Summary: Fixes T9692. Instead of disallowing API tokens entirely, we're going to just warn the user that they might not want to do that. After that, they can proceed if they want to. Test Plan: Run arc install-certificate. Manually go to `Settings → Conduit API Tokens` in the web UI. Generate an API token explicitly, which should have the form api-******. Paste that into the prompt on the CLI. It will give you a warning prompt then ask if you'd like to proceed anyway (defaults to No).

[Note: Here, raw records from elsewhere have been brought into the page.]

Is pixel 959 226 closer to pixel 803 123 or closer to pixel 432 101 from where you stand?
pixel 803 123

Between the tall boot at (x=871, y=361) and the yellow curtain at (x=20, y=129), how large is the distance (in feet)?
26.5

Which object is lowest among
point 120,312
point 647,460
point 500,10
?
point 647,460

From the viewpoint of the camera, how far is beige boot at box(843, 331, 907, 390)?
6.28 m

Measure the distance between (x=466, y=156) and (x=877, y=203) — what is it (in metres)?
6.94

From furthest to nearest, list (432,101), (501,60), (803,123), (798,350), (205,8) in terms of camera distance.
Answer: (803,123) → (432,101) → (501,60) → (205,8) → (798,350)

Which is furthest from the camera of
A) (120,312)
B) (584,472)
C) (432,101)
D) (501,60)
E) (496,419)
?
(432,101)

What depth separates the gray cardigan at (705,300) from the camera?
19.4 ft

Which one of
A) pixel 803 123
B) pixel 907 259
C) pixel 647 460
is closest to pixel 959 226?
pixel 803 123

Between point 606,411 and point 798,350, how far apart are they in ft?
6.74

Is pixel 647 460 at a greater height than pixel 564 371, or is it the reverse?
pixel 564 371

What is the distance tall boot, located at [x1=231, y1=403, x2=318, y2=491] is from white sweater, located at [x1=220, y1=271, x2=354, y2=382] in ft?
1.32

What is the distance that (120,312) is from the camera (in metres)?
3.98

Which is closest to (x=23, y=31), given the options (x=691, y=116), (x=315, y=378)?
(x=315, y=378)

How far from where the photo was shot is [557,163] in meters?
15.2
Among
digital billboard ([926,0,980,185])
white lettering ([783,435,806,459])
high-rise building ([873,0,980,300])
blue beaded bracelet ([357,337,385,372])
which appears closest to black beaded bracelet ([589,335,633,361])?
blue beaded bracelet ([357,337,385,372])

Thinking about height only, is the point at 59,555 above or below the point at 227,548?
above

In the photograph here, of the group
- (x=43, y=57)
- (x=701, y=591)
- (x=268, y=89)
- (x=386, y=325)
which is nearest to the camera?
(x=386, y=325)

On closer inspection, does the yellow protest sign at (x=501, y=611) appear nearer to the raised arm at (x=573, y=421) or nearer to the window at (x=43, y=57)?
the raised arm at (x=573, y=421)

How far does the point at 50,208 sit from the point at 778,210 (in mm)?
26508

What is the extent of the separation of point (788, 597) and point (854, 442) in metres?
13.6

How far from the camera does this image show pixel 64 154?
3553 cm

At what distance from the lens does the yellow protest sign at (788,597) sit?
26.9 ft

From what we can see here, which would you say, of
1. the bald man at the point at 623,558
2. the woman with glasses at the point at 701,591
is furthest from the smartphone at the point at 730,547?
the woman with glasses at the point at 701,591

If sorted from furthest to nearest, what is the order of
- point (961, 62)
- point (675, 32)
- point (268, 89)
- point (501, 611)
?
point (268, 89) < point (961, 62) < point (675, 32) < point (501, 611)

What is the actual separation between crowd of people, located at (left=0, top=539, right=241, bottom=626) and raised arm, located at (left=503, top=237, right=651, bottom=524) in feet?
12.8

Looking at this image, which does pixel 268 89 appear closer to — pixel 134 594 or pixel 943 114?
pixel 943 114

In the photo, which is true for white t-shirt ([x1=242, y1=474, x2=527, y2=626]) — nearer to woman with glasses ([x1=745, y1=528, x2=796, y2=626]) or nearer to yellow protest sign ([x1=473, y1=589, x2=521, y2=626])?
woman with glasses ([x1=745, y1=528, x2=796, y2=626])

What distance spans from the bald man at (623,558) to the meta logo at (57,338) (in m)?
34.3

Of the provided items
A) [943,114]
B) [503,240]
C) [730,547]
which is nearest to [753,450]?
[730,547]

Reviewers: epriestley, #blessed_reviewers Reviewed By: epriestley, #blessed_reviewers Subscribers: Korvin, epriestley Maniphest Tasks: T9692 Differential Revision: https://secure.phabricator.com/D16448
2024-11-25 16:22:42 +01:00 · 2016-08-25 11:30:01 -04:00 · 2016-08-25 11:30:01 -04:00 · 9e82ef979e
commit 9e82ef979e
parent 89e8b48523
1 changed files with 9 additions and 1 deletions
--- a/src/workflow/ArcanistInstallCertificateWorkflow.php
+++ b/src/workflow/ArcanistInstallCertificateWorkflow.php
@ -118,7 +118,15 @@ EOTEXT
            $token));
      }

-      if (strncmp($token, 'cli-', 4) !== 0) {
+      if (strncmp($token, 'api-', 4) == 0) {
+        echo pht(
+          'You are installing a standard API token, but a CLI API token '.
+          'was expected. If you\'re writing a script, consider passing the '.
+          'token at runtime with --conduit-token instead of installing it.');
+        if (!phutil_console_confirm(pht('Install this token anyway?'))) {
+          throw new ArcanistUsageException(pht('Not installing API token.'));
+        }
+      } else if (strncmp($token, 'cli-', 4) !== 0) {
        throw new ArcanistUsageException(
          pht(
            'The token "%s" is not formatted correctly. Valid API tokens '.